В Свободном театре тоже анонсы: новая программа. И вот наступил день премьеры. «Балаганчик» сияет, горит огнями. Публика, наша дорогая публика ждет премьеры, собралась, нарядилась, приехала, расселась, гуляет по фойе. Ждет. А мы не начинаем. Почему опаздывают с началом? Нет Мартинсона. Где он – никто не знает. Бедный помреж мечется из дирекции на сцену, за кулисы. Нет! Ни актера, ни каких-либо известий. Через час на сцене появляется Николай Васильевич, приносит свои извинения и сообщает, что спектакль отменяется.
Что же произошло? Оказывается, С. Мартинсон стал работать и в Свободном театре. Две премьеры совпали в один день. Мартинсон начал спектакль в Свободном театре, никому ничего не сказав, а когда там окончился первый акт и он хотел бежать в «Балаганчик», директор запер его в гримерной и не пустил, боясь, что он опоздает на второй акт. Но Мартинсон все-таки убежал. Однако когда он влетел в «Балаганчик», все уже ушли, а помреж, озверевший от страданий и отмены спектакля, втолкнул его в уборную и запер на замок.
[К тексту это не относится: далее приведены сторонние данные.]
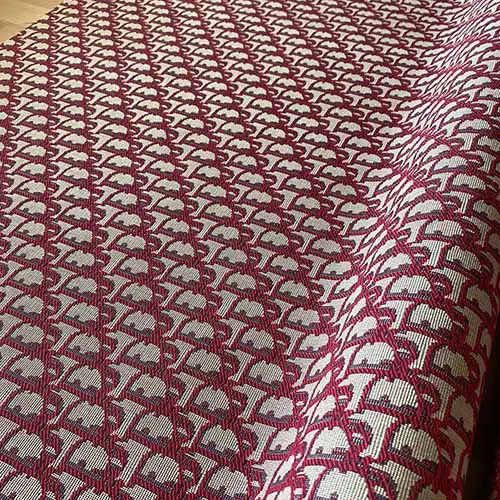DJ11 Red Jacquard Fabric By The yard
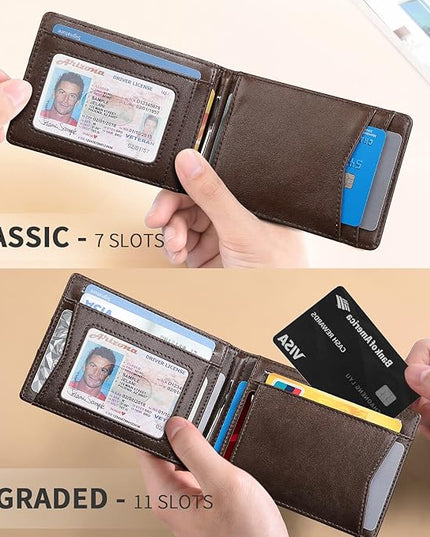 RUNBOX Slim Wallet for Men Genuine Leather RFID Blocking Bifold Minimalist Front Pocket Mens Wallet with Money Clip Thin Gift Box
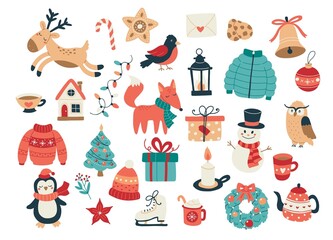Christmas and New Year collection of cute animals and seasonal elements. Isolated a white background. Hand drawn vector illustration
Мартинсон просидел там полтора часа, и премьера в Свободном театре тоже была сорвана. На другой день об этом писали в газете «Театральная жизнь», и все актеры смеялись до слез.
Потом, какое-то время спустя, когда все миновало, я спросила Сережу, которого всегда нежно любила за простоту, талантливость и добродушие:
– Объясни ты мне, на что ты рассчитывал, репетируя одновременно в двух театрах?
Он ответил задумчиво:
– Знаешь, я сам все время думал: как же это получится?..
Я живу в «Англетере», в дешевом номере. Плачу́ сама. Театр, вернее Н. Шатов, не интересуется этим: приехала из Москвы и живет где-то. А я и не знаю, есть у меня какие-нибудь права или нет.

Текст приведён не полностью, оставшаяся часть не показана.